Proving convergence of a recursively defined sequence Using a computer it is easy to see that the sequences defined by letting $a_1=1$, $a_2=m$, and
$$a_n=\frac{2a_{n-1}a_{n-2}}{a_{n-1}+a_{n-2}}$$
converges to $\frac{3m}{m+2}$. I would very much like to know how to prove this. I don't even know where to start.
 A: Hint: The following is I think a natural starting "move."  
Let $a_n=\dfrac{1}{x_n}$.  When the smoke clears you get a nice linear recurrence. 
Continuation: Making the suggested substitution, and simplifying, we obtain the recurrence $x_n=\dfrac{1}{2}\left(x_{n-1}+x_{n-2}\right)$. We have to be a little careful, since there will be trouble if $a_{n-1}+a_{n-2}=0$. But for example if $m\gt 0$ then all terms are safely positive. 
There are many ways to solve the recurrence.
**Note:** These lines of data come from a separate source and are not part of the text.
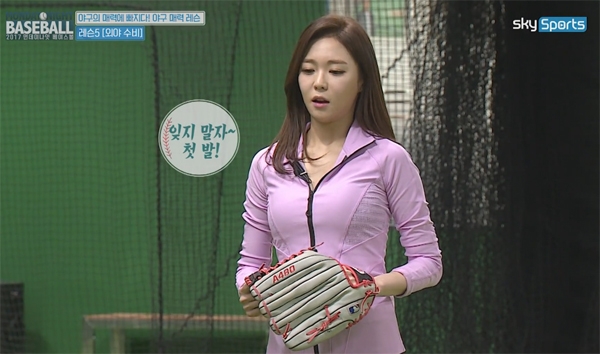 10월의 신부 된 그녀, 금일 면사포 써....이에 향하는 이목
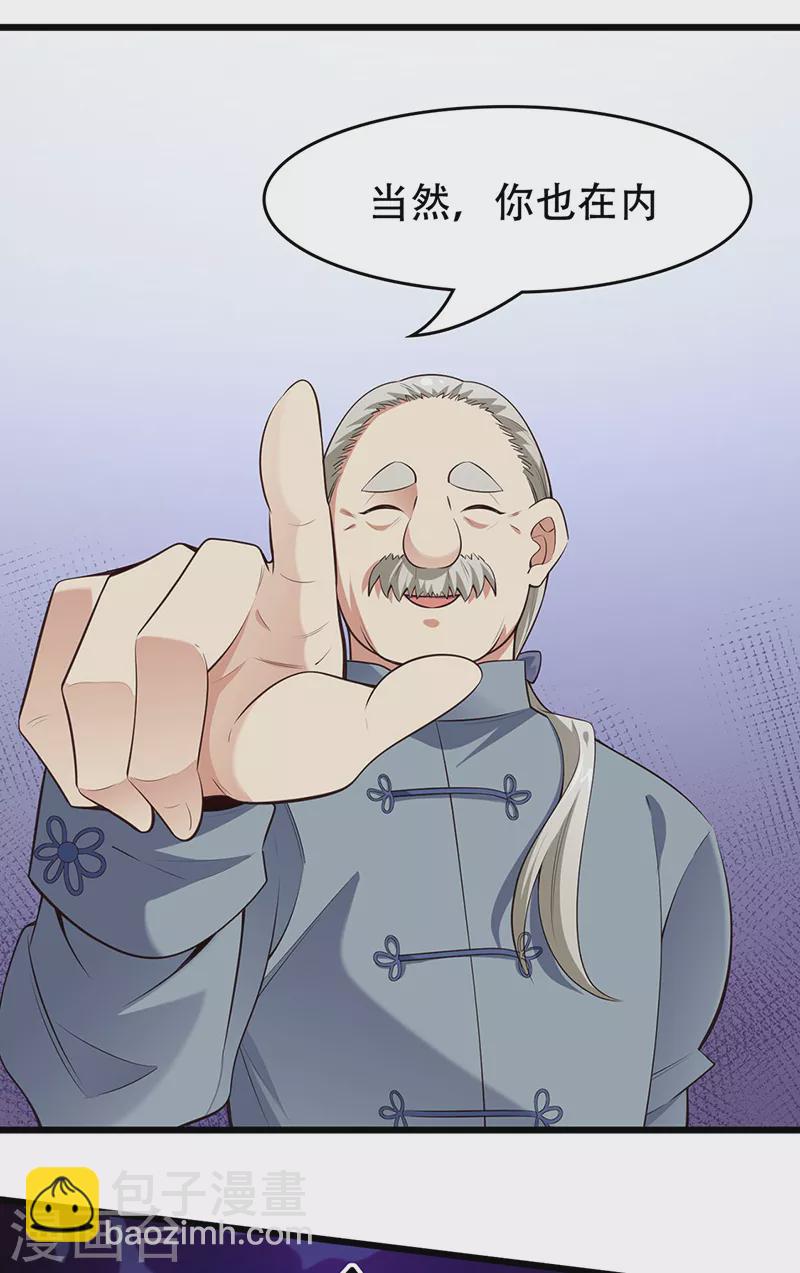 🍟妙手狂医 第237话 神秘老头 第9页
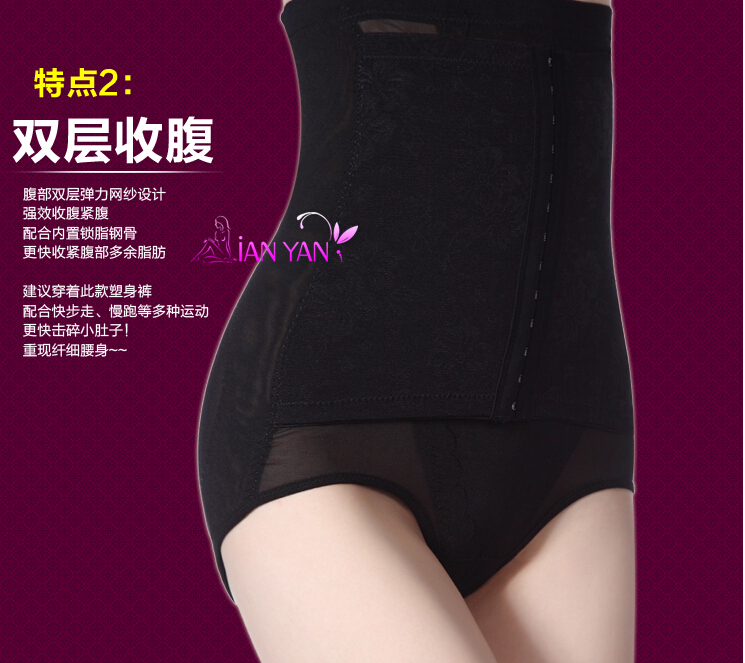 body amincissant luxueux en nylon - Ref 675873 Image 18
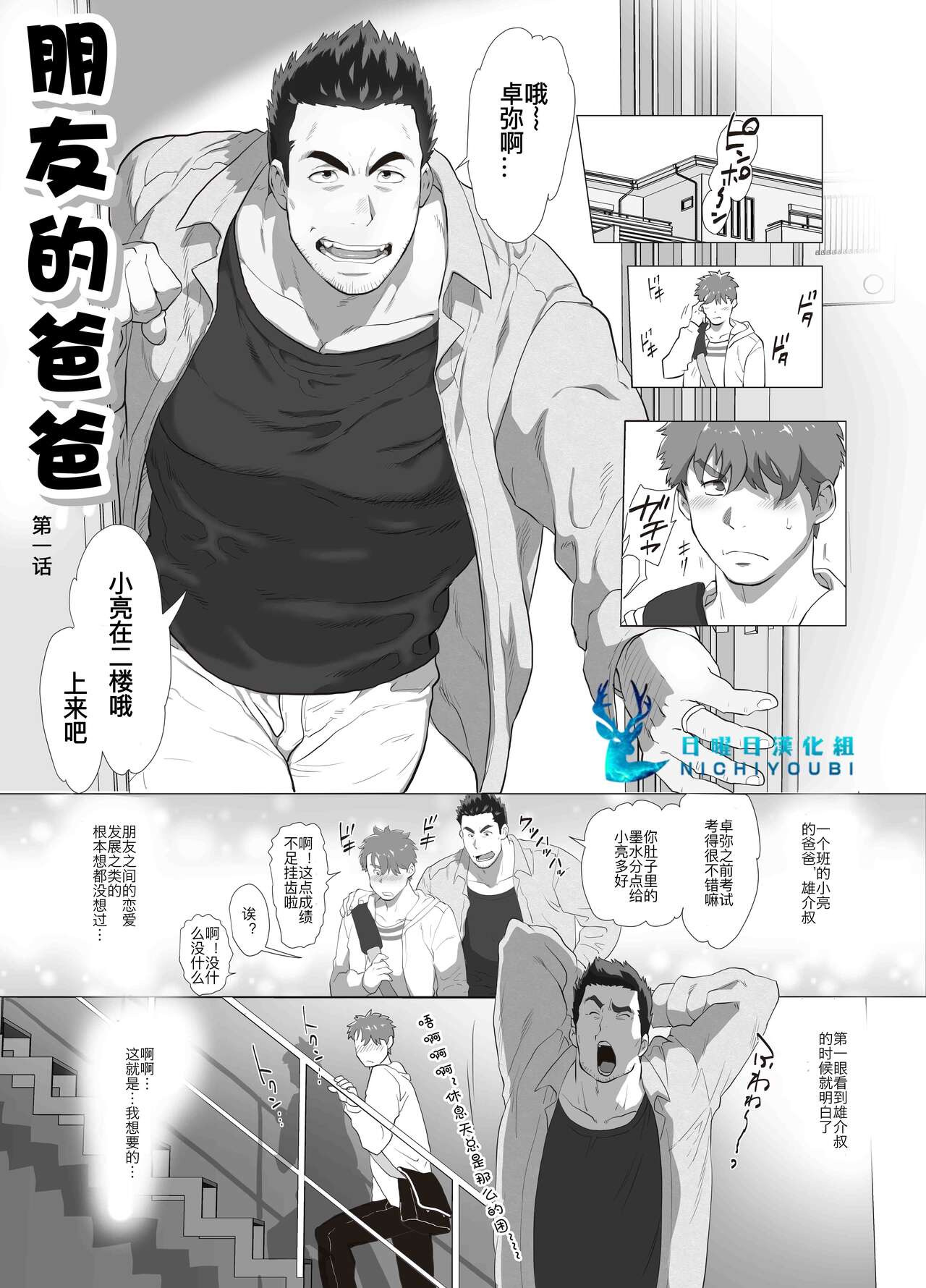 Tomodachi no Otou-san | 朋友的爸爸 Ch. 1友達のお父さん 第一話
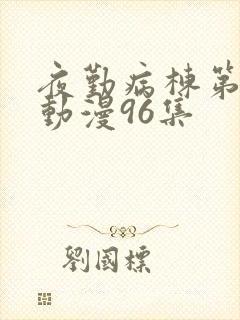 夜勤病栋第二季动漫96集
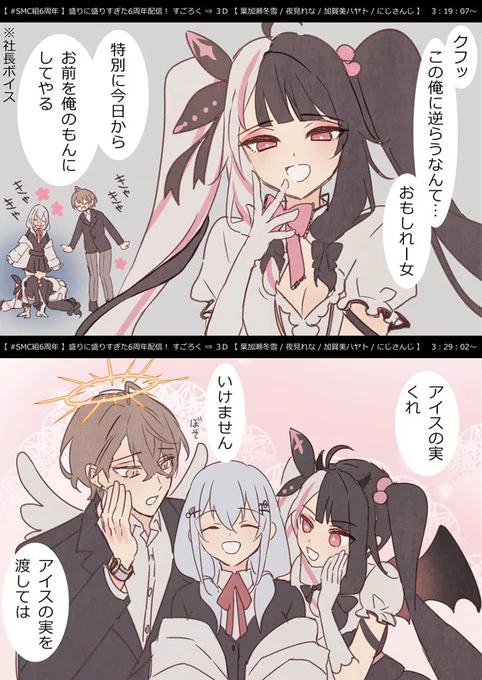 #加画美
#れなの鳥っくあーと
#はかせレポート 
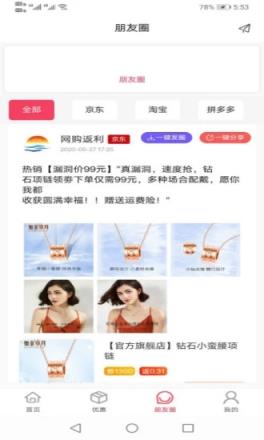 网购返亿(网购返利)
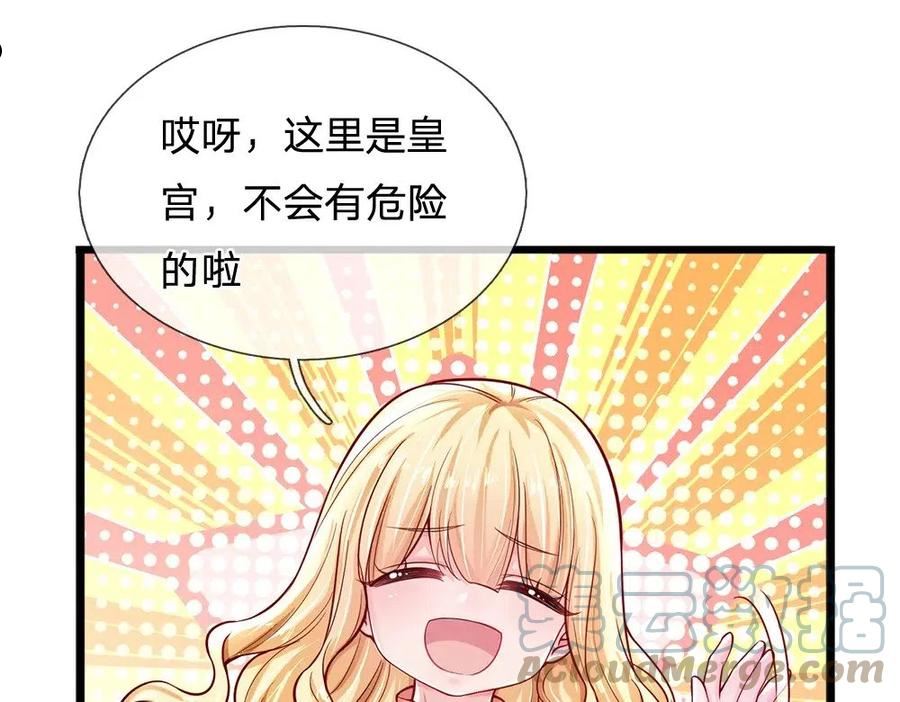 我，伊蒂丝女皇漫画,第136话 陛下，有刺客！70图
For example we can use a general technique for solving homogeneous linear recurrences with constant coefficients, and write down the characteristic polynomial $2x^2-x-1=0$, which has the roots $1$ and $-\dfrac{1}{2}$. 
Thus the general solution of the recurrence is $x_n=A+B\left(-\frac{1}{2}\right)^n$. Putting $x_1=1$ and $x_2=\dfrac{1}{m}$ we find that $A=\dfrac{m+2}{3m}$, and  $B=\dfrac{4-2m}{3m}$. Thus
$$x_n=\frac{m+2}{3m} + \left(-\frac{1}{2}\right)^n \frac{4-2m}{3m}.$$
As $n\to\infty$, $x_n\to \dfrac{m+2}{3m}$. 
Remark: Because the numbers are quite simple, we do not need to use the "general" procedure to solve the recurrence. More generally, consider the recurrence
$$y_{n}=py_{n-1}+(1-p)y_{n-2},$$
which comes up in some probability calculations.
This may be rewritten as
$$y_n-y_{n-1}=(-1)(1-p)(y_{n-1}-y_{n-2}).$$
If we let $z_n=y_{n}-y_{n-1}$, we get $z_n=(-1)(1-p)z_{n-1}$. So the sequence $(z_n)$ is a geometric sequence with common ratio $-(1-p)$. Now we can easily find a general expression for $z_n$, and hence for $y_n$. 
A: Let $A_n=\frac{a_n}{a_{n-1}}$, then we have $A_n=\frac{2}{1+A_{n-1}}$, it is easy to find that $\lim\limits_{n\to\infty }A_n$ exists 
then we have $\lim\limits_{n\to\infty }\frac{a_n}{a_{n-1}}=\frac{\sqrt{2}-1}{2}<1$, we can use the $\epsilon- N$ to illustrate the result......